─── Document text ───

# MKV Porsche Cayenne BBK DIY



## carbonfold (Jul 18, 2009)

Keep in mind, this is only a guide and not fully completed, but I know there are several people who are wanting this info so I'll give it to yall early. 
Give me a few days and I'll complete it/edit it with a better camera shots/details and maybe a little more details. But as for now, this was my experience and installation.
AGAIN, not completed, but for those who just gotta have a sneak peak!

MKV (2008 Audi A3 2.0T Fwd) Porsche Cayenne BBK








Parts list:

2 rotors 2008 Mercedes ML63 AMG or GL450 
Part # 164 421 14 12
2 silver calipers from a 2003-2006 Porsche Cayenne S 
Left Part # 955-351-421-50
Right Part # 955-351-422-50
1 set of pads from a 2003-2006 Porsche Cayenne S 
Part # 955-351-939-14
1 set of front stainless steel brake lines from Stoptech (non-banjo style)
Part # 950.33013
1 brake wear sensor from a 2003-2006 Porsche Cayenne S or non S 
Part # 955-612-365-00
1 brake caliper hardware from a 2003-2006 Porsche Cayenne S or non S 
Part # 955-351-959-00 
2 hub centric rings (OD 67mm and ID 65mm) 
4 cast bronze or steel bushing (OD 16mm and ID 14mm x 12mm long)
4 10.9 harden bolts (50mm long x 14mm dia x 2.0 thread pitch)
4 harden conical locking nuts (14mm 2.0 thread pitch)
4 wheel spacers (12.5mm front and 12.5mm or 15mm rear)

*Putting it Together and Notes*

Well, it’s like doing any other brake job but a few things will have to be done (check out this link if you would like a better walk through of a brake job http://forums.vwvortex.com/zerothread?id=3721312 ).

─── Data records ───

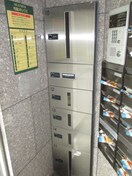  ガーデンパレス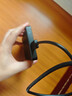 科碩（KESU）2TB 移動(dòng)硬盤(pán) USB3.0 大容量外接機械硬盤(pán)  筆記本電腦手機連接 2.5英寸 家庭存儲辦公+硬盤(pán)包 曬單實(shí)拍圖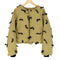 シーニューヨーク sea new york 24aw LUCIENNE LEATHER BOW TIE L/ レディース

───
─── Data records ───

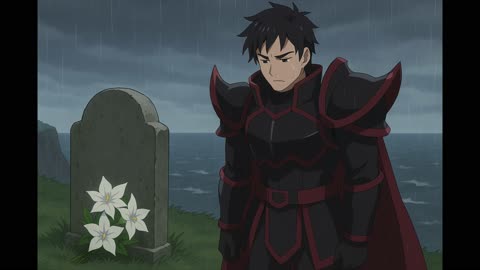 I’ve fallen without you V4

───

Problem set:
1) Please reproduce the part of the Cayenne brake kit guide that opens with the words containing "2 rotors 2008" and closes with "and ID 65mm)".
2) Carry on writing the Cayenne brake kit guide, starting right after its final sentence.

Written responses:
1)
2 rotors 2008 Mercedes ML63 AMG or GL450 
Part # 164 421 14 12
2 silver calipers from a 2003-2006 Porsche Cayenne S 
Left Part # 955-351-421-50
Right Part # 955-351-422-50
1 set of pads from a 2003-2006 Porsche Cayenne S 
Part # 955-351-939-14
1 set of front stainless steel brake lines from Stoptech (non-banjo style)
Part # 950.33013
1 brake wear sensor from a 2003-2006 Porsche Cayenne S or non S 
Part # 955-612-365-00
1 brake caliper hardware from a 2003-2006 Porsche Cayenne S or non S 
Part # 955-351-959-00 
2 hub centric rings (OD 67mm and ID 65mm)

2)
The four 16mm bushings are a must, because you will need these to convert the 16mm mounting holes of the caliper down to 14mm (MKV carriers are 14mm holes). It will work as the shoulder of the bolt that mounts the caliper to the carrier. If you can find bolt with a 16mm bolt and 14mm thread, please share. That was one of my biggest challenges to find. It resulted to a dead end, hence why the bushings looked promising once again.
As for harden conical locking nuts, do not get nylon locking nuts!!!! http://****************.com/smile/emthdown.gif The nylon can get hot and melt off. I have no idea why ECS recommends these; clearly they haven’t seen tire valve caps melting off at the track ha-ha! But, who know, I think conical locking nuts sound better. 

*Modifying*

Hub centric Rings:
When a set is ordered, you will usually receive a set of four. This is good, but speaking from experience, if your patience starts running short, it is easy to get one too hot and warp it (so extra is good).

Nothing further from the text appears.